Nickerson, Jason W., and Attaran, Amir, "The Inadequate Treatment of Pain: Collateral Damage from the War on Drugs," PLoS Medicine (Cambridge, United Kingdom: Public Library of Science, Jan. 2012) Vol. 9, Issue 1, p. 1.
http://www.plosmedicine.org/ar...

47. Global Medical Opiate Shortage

"We determined per capita need of strong opioids for pain related to three important pain causes for 188 countries. These needs were extrapolated to the needs for all the various types of pain by using an adequacy level derived from the top 20 countries in the Human Development Index. By comparing with the actual consumption levels for relevant strong opioid analgesics, we were able to estimate the level of adequacy of opioid consumption for each country. Good access to pain management is rather the exception than the rule: 5.5 billion people (83% of the world’s population) live in countries with low to nonexistent access, 250 million (4%) have moderate access, and only 460 million people (7%) have adequate access. Insufficient data are available for 430 million (7%). The consumption of opioid analgesics is inadequate to provide sufficient pain relief around the world. Only the populations of some industrialized countries have good access."

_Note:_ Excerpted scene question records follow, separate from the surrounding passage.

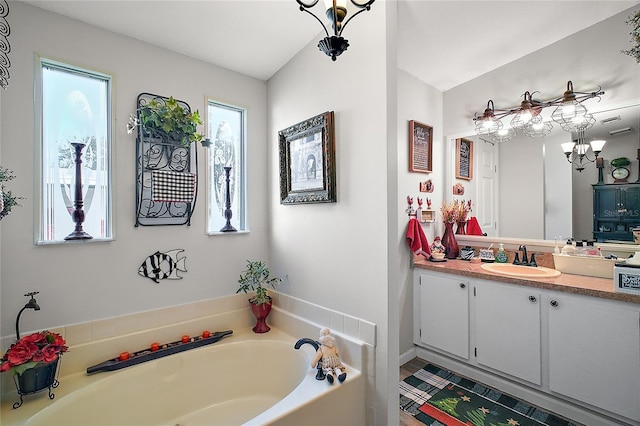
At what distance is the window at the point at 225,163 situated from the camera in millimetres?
2279

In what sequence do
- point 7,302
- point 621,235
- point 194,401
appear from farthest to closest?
point 621,235
point 194,401
point 7,302

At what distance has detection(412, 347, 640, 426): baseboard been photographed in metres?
1.80

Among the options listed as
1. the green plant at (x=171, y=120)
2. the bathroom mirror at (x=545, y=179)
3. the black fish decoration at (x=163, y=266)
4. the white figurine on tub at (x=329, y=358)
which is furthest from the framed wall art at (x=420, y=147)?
the black fish decoration at (x=163, y=266)

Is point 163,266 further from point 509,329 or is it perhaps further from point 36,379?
point 509,329

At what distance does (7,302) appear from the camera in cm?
151

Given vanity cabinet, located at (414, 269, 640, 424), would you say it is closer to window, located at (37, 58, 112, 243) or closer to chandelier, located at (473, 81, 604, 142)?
chandelier, located at (473, 81, 604, 142)

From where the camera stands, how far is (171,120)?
1915mm

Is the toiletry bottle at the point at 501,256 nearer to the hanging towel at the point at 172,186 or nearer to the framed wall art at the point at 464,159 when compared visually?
the framed wall art at the point at 464,159

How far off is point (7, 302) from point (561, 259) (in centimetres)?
359

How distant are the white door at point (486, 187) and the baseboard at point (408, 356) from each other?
1350 mm

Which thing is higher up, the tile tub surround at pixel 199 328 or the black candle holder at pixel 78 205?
the black candle holder at pixel 78 205

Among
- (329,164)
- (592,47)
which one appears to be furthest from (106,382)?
(592,47)

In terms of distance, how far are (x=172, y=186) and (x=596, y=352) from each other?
2.93m

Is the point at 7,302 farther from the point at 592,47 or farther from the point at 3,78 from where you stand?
the point at 592,47
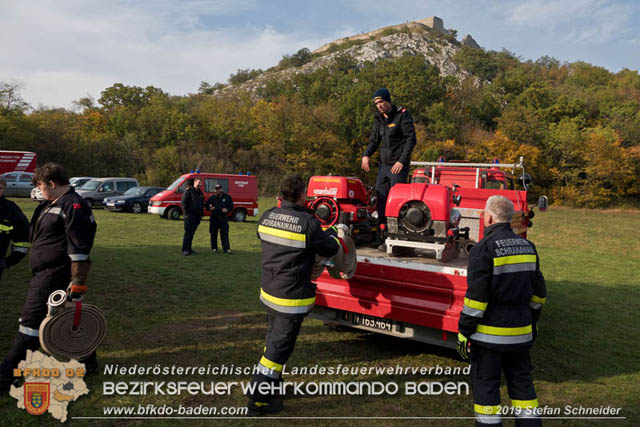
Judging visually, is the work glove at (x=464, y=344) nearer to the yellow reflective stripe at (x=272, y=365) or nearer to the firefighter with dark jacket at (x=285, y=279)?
the firefighter with dark jacket at (x=285, y=279)

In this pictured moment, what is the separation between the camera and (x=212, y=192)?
20391 mm

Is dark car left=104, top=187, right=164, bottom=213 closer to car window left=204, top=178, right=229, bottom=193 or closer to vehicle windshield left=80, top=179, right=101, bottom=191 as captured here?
vehicle windshield left=80, top=179, right=101, bottom=191

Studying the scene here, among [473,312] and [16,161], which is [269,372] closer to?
[473,312]

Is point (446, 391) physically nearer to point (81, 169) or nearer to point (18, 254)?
point (18, 254)

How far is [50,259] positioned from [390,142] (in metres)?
4.12

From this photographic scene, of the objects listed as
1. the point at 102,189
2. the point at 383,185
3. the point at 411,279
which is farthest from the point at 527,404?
the point at 102,189

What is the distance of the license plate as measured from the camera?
4.54 metres

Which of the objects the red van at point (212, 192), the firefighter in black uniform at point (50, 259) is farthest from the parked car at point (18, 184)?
the firefighter in black uniform at point (50, 259)

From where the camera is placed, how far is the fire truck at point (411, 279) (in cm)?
414

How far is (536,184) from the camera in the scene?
46.3 metres

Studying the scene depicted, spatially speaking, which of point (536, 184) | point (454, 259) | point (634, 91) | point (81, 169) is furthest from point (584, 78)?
point (454, 259)

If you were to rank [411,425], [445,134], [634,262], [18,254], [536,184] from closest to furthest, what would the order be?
1. [411,425]
2. [18,254]
3. [634,262]
4. [536,184]
5. [445,134]

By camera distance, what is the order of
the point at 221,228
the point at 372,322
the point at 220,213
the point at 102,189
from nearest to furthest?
the point at 372,322 < the point at 220,213 < the point at 221,228 < the point at 102,189

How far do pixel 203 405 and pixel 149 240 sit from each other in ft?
33.8
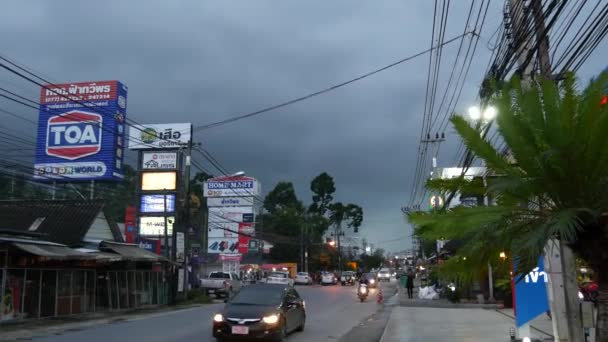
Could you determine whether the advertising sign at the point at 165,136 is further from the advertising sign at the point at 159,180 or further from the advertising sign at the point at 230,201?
the advertising sign at the point at 230,201

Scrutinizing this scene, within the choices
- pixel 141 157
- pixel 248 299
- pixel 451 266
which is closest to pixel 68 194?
pixel 141 157

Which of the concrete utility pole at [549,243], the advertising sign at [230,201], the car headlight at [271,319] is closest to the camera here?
the concrete utility pole at [549,243]

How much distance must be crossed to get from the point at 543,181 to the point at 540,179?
44mm

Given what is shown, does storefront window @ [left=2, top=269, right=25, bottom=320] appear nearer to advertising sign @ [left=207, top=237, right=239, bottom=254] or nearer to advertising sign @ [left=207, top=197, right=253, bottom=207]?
advertising sign @ [left=207, top=237, right=239, bottom=254]

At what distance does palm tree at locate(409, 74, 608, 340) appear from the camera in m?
6.98

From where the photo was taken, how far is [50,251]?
22.9 metres

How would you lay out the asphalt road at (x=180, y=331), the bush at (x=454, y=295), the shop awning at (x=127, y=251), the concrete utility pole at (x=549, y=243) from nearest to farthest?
1. the concrete utility pole at (x=549, y=243)
2. the asphalt road at (x=180, y=331)
3. the shop awning at (x=127, y=251)
4. the bush at (x=454, y=295)

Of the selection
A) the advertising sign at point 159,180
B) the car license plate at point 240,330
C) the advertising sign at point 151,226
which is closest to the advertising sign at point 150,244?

Marie-Josephine Seya, Susanne F. A. M. Gelders, Obianuju Uzoma Achara, Barbara Milani, and Willem Karel Scholten, "A First Comparison Between the Consumption of and the Need for Opioid Analgesics at Country, Regional, and Global Levels," Journal of Pain & Palliative Care Pharmacotherapy. 2011;25:6–18. ISSN: 1536-0288 print / 1536-0539 online. DOI: 10.3109/15360288.2010.536307
http://apps.who.int/medicinedo...

48. Global Lack of Access to Pain Medication

"Opioid medications are essential not only for drug dependence treatment but also for pain management. WHO estimates that 5 billion people live in countries with little or no access to controlled medicines that are used to treat moderate to severe pain.90 Up to 80% of the estimated 1 million patients in the end stages of AIDS are in great pain, but very few have access to pain relieving drugs91 because of insufficient knowledge among physicians, inadequate health systems, fears of addiction, antiquated laws, and unduly strict regulations.92"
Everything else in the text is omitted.